### 待解决问题
将下文读书笔记中以“上面分配代码块给text字段”开头的那段话改写为简短列表，保留主要事实。

### 文本节选
-*-
Cookbook读书笔记 Chapter 4.Classes and Properties 第二部分

4.8 分配块或函数给字段

  • 使用代码块或者调用一个函数初始化类里的字段

    4.8.1 解决方案

  • 设置字段等于需要的代码块或者函数

    class Foo {
    
        // set 'text' equal to the result of the block of code
        val text = {
            var lines = ""
            try {
                lines = io.Source.fromFile("/etc/passwd").getLines.mkString
            } catch {
                case e: Exception => lines = "Error happened"
            }
            lines
            }
            println(text)
    }
    
    object Test extends App {
        val f = new Foo
    }
    
  • 上面分配代码块给text字段和println语句都在类Foo的主体部分中,他们都是类的构造函数,当创建一个类的实例时他们会被执行。
  • 同样方式。分配方法或者函数给类字段

    class Foo {
        import scala.xml.XML
    
        // assign the xml field to the result of the load method
        val xml = XML.load("http://example.com/foo.xml")
    
        // more code here ...
    }
    

    4.8.2 讨论

  • 如果定义一个字段为lazy,意味着不会立马执行直到字段被获取调用:

    class Foo {
        val text =
            io.Source.fromFile("/etc/passwd").getLines.foreach(println)
-*-
### 所给材料
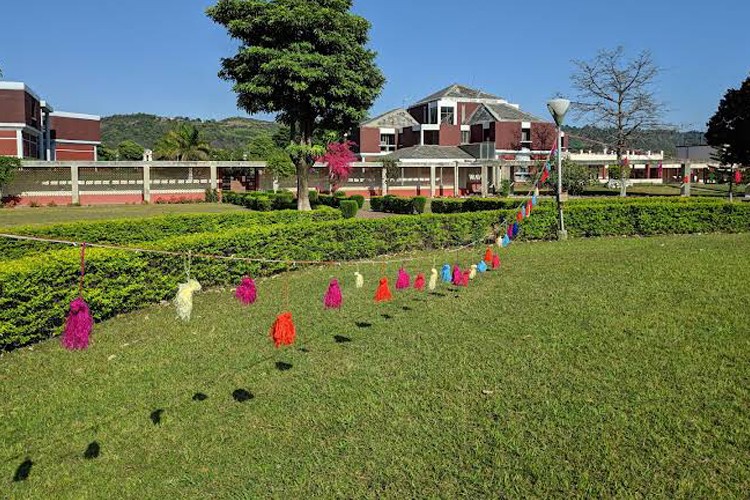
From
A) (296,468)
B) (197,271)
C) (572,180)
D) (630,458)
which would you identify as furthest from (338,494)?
-*-
### 解答
- 给text字段分配代码块的语句和println语句都在类Foo的主体中。
- 两者都属于该类的构造函数。
- 创建该类的实例时，它们会被执行。